Johnny Flynn and the Sussex Wit, The Old Blue Last, London, 21.05.2007


'I sometimes find it hard to be a man,' sings Johnny Flynn, and he looks like he means it. He's top of the bill at the Old Blue Last, a venue better known for its hosting of Shoreditch’s dazzling guitar-band legacy than for the kind of sensitive (if hard-edged) folk that Johnny Flynn and the Sussex Wit purvey. The first half of his set is almost drowned out by the braying of pissed Hoxton kids. But to his credit, Johnny manages to more or less silence the idiots by the end of his set, thanks to the tightness of his chamber band and his own multi-instrumental musicality. The closing song — Tickle Me Pink, which is available on Young&Lost Records — is the clincher: 'Pray for the people inside your head, for they won’t be there when you’re dead.' It's difficult for the audience to focus on looking cool in a trilby when that kind of sentiment is in the air.
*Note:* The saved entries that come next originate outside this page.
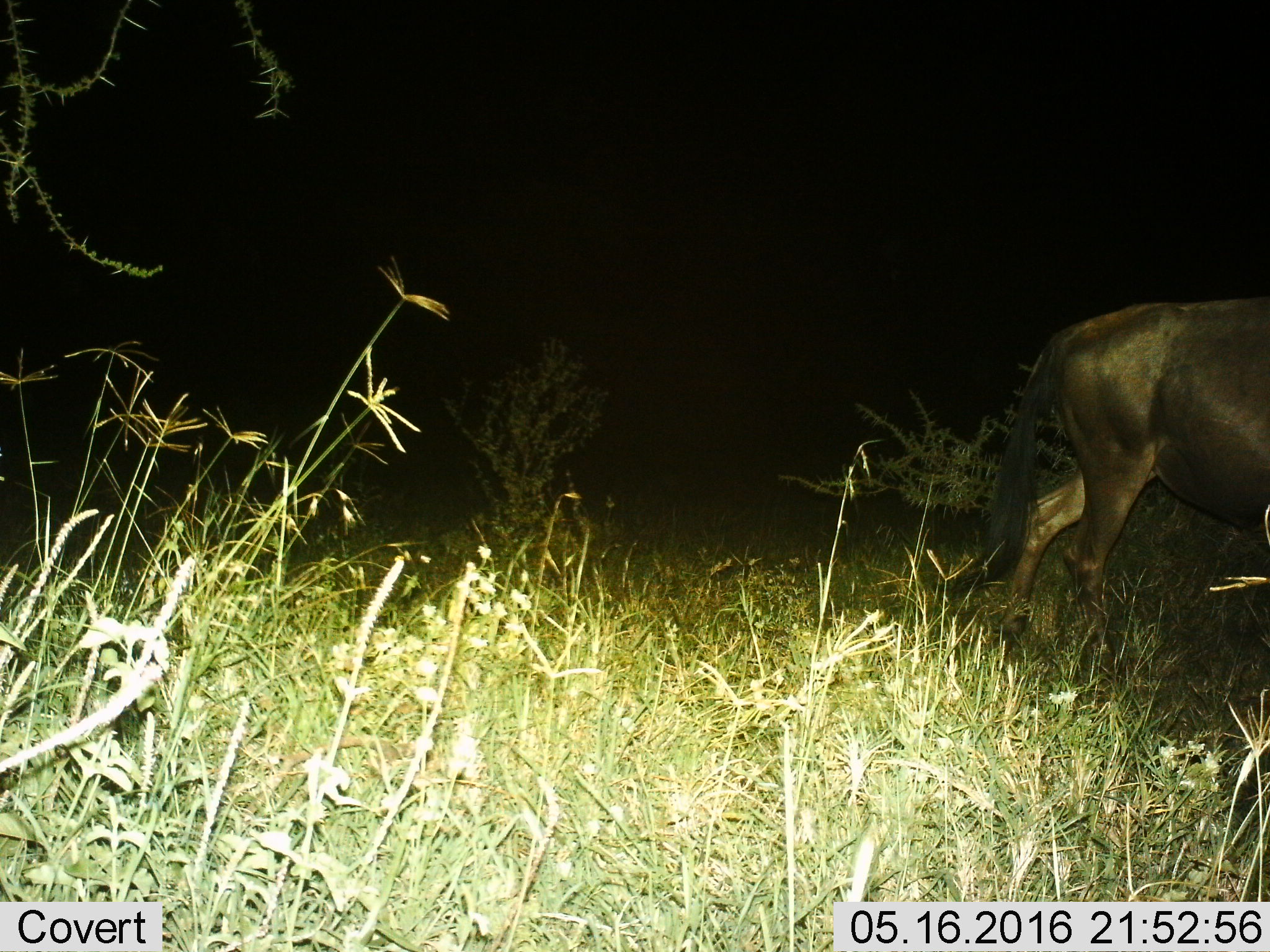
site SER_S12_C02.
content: unidentified animal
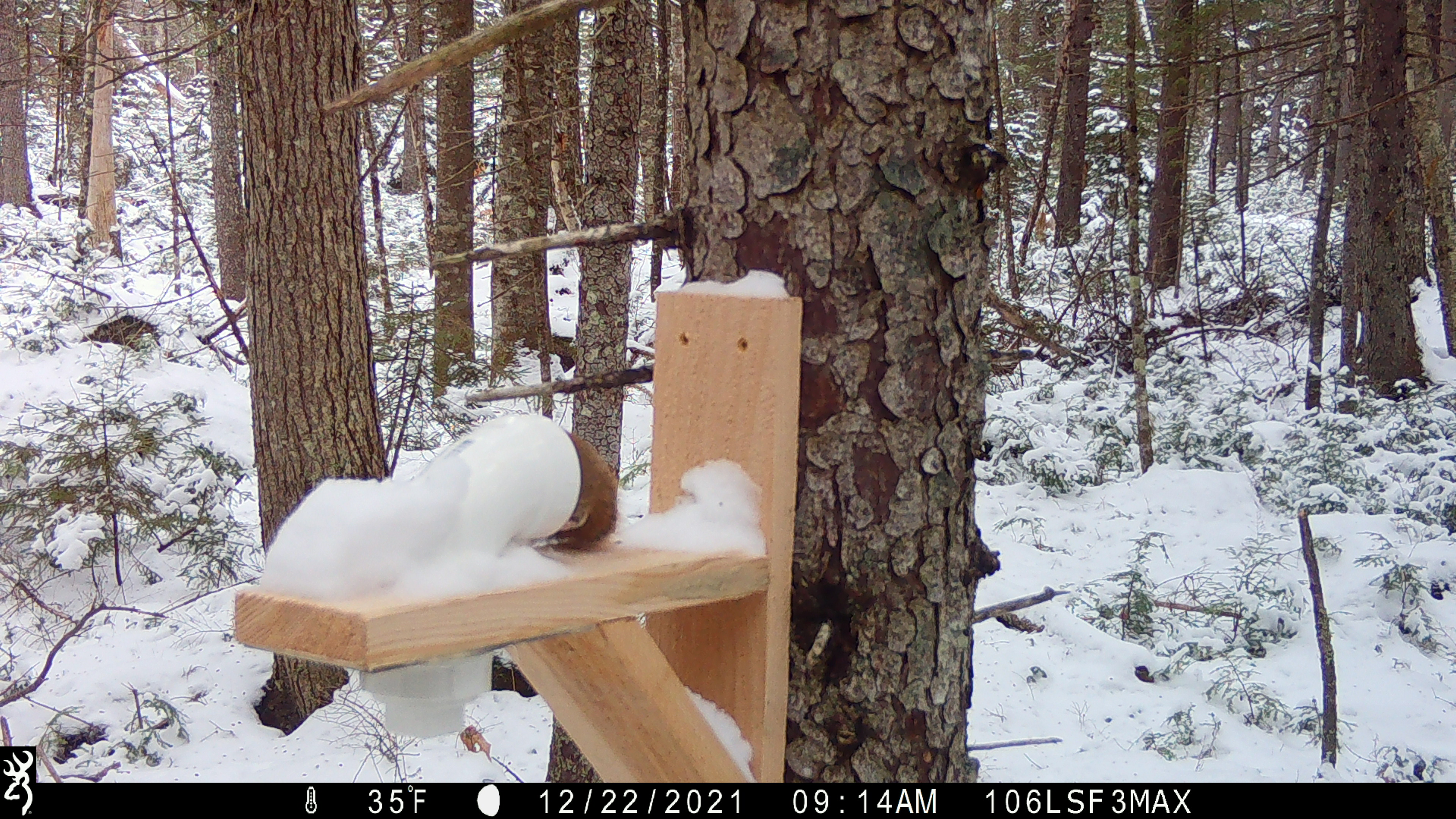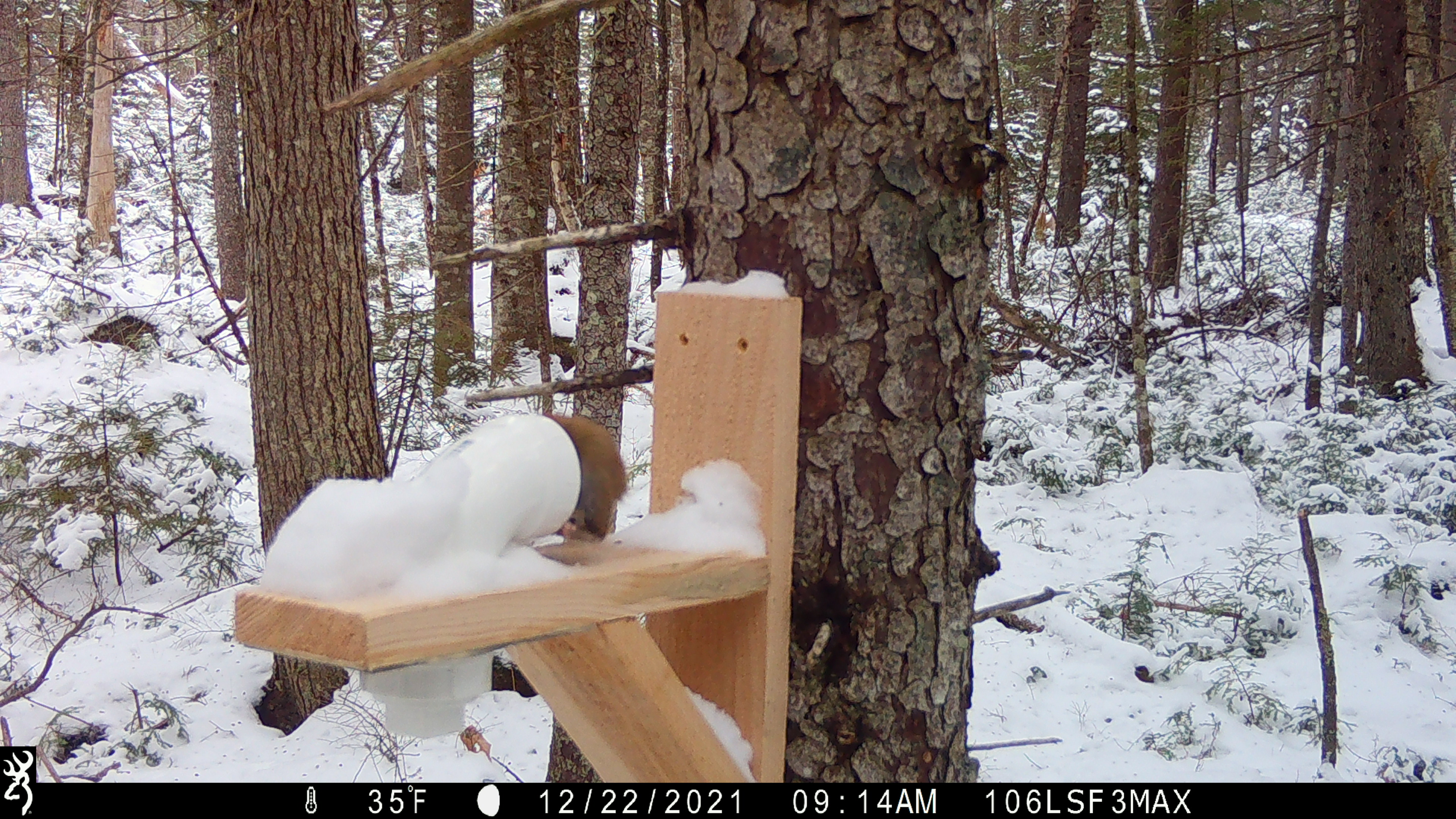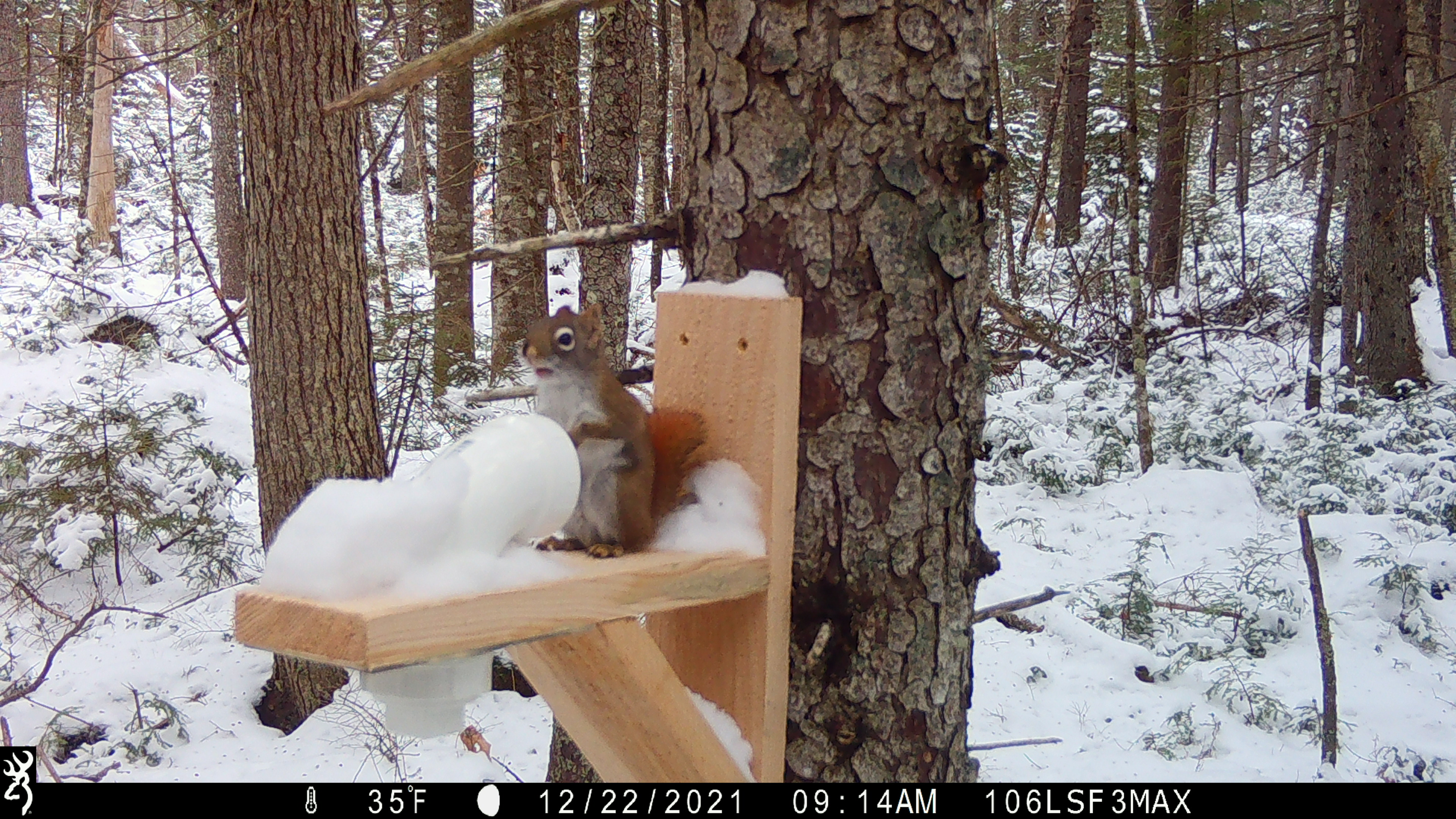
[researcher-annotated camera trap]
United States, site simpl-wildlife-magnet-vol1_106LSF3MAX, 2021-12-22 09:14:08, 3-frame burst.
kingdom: Animalia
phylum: Chordata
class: Mammalia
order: Rodentia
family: Sciuridae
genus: Tamiasciurus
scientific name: Tamiasciurus hudsonicus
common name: red squirrel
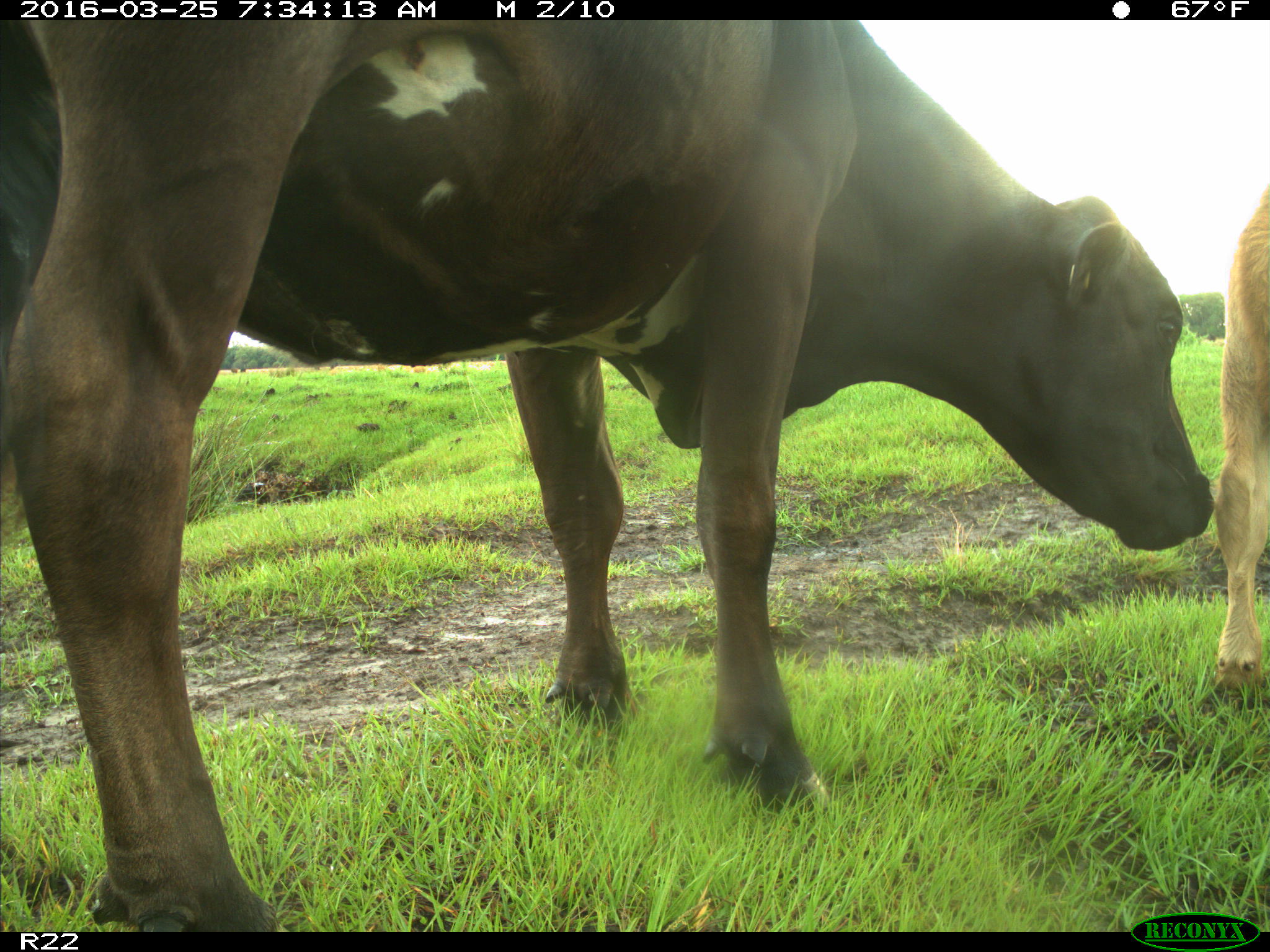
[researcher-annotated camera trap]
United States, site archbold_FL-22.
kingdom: Animalia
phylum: Chordata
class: Mammalia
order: Artiodactyla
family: Bovidae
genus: Bos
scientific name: Bos taurus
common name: domestic cow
Bos taurus (domestic cow).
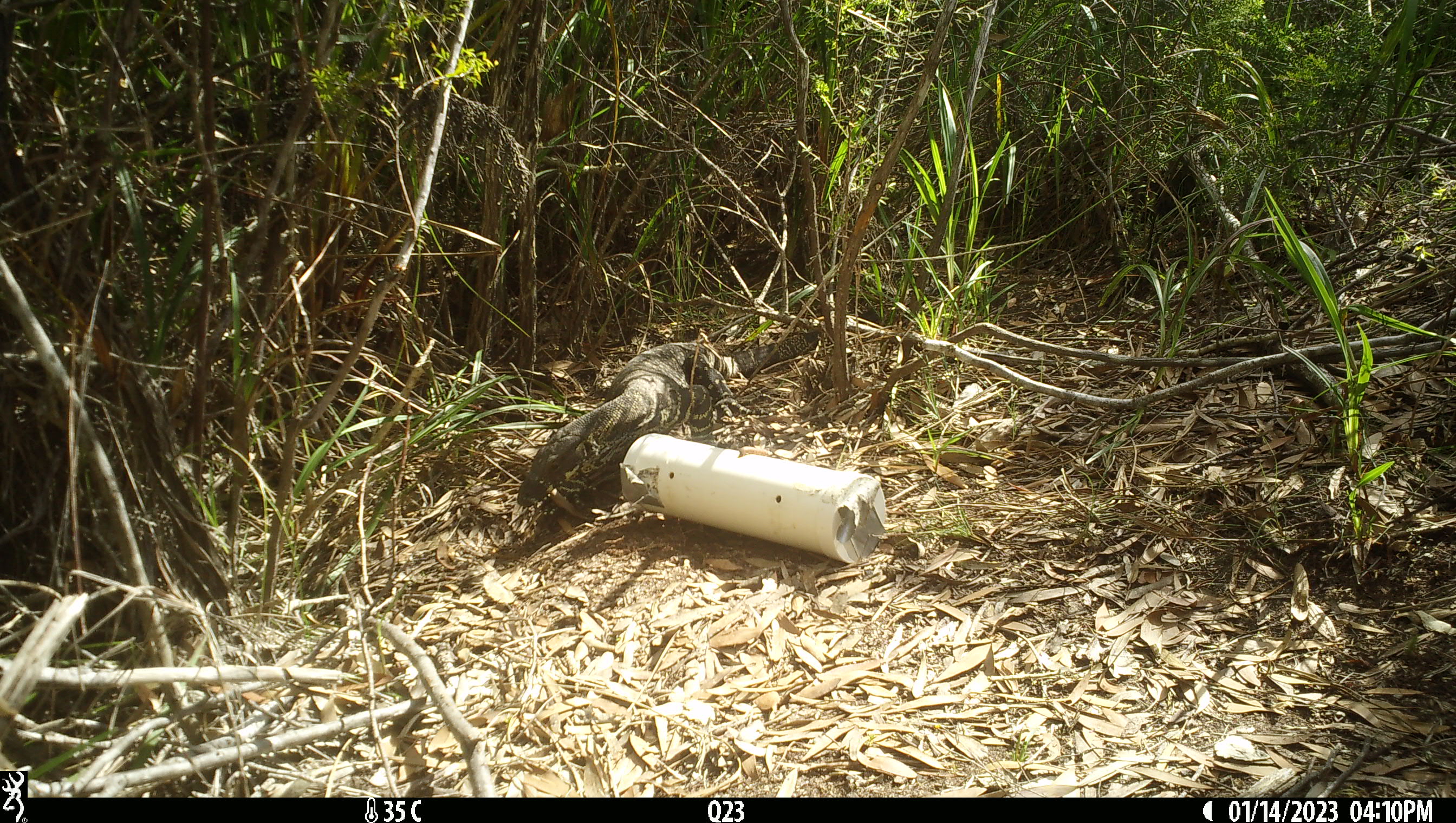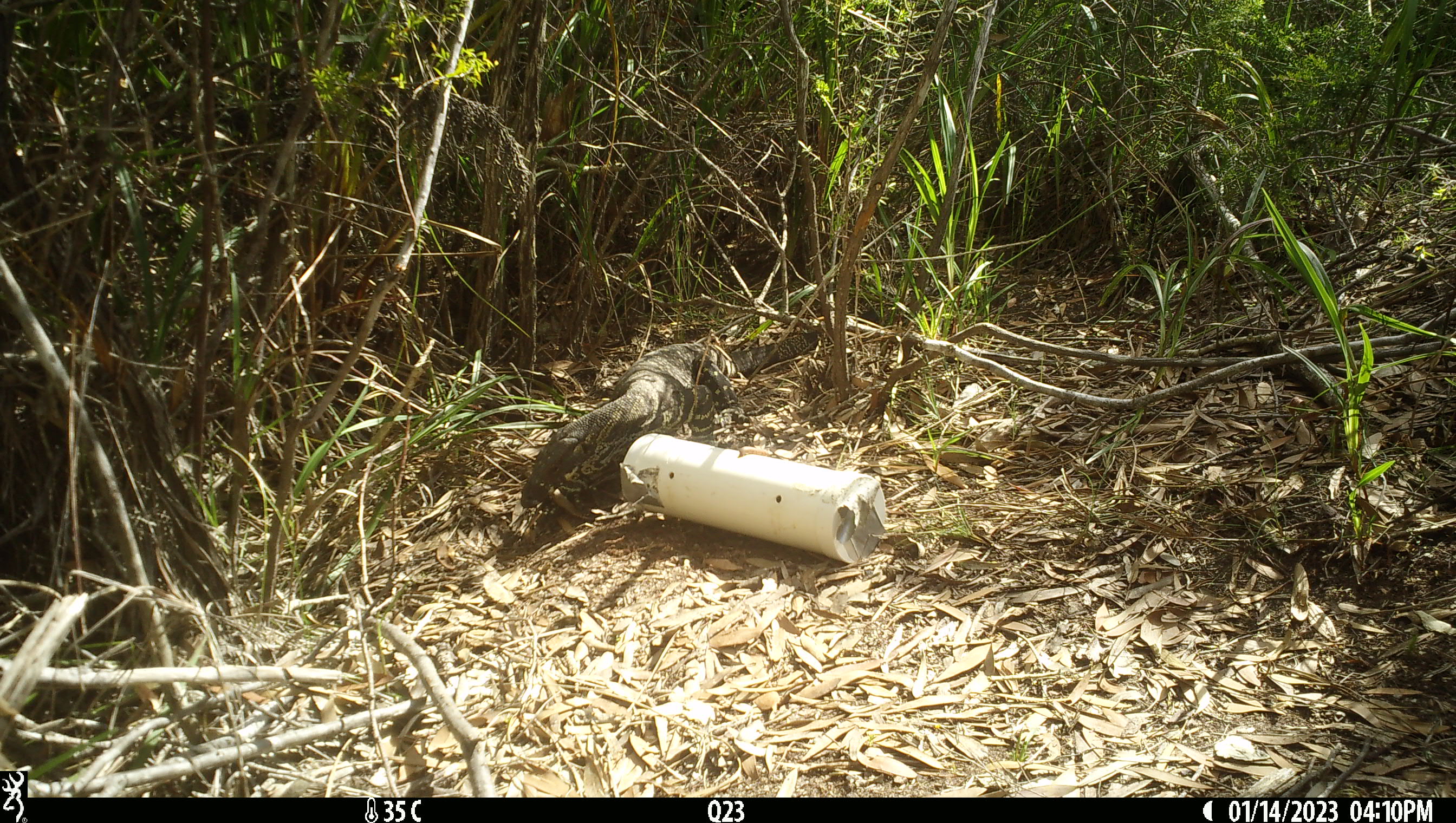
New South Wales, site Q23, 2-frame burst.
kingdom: Animalia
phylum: Chordata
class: Reptilia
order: Squamata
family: Varanidae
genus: Varanus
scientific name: Varanus varius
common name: lace monitor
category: goanna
Cash-like in his intensity, Johnny Flynn doesn’t belong here. Like so many before him, he falls into the black hole between folk and pop. Too delicate to mesmerise a pub crowd, but too rocking for the beardy-weirdy circuit, he needs a concentrated, dedicated audience. Occasionally, when a lyric is so strong that even this modest youngster knows it ('All the dogs are lying down, all the dogs are lying…'), he shows a self-belief that the Shoreditch Twats can't fail to notice. But too often the coherence of his songwriting is let down by his lack of stage presence.
There's serious promise here, nevertheless. With the right audience, Johnny could be good.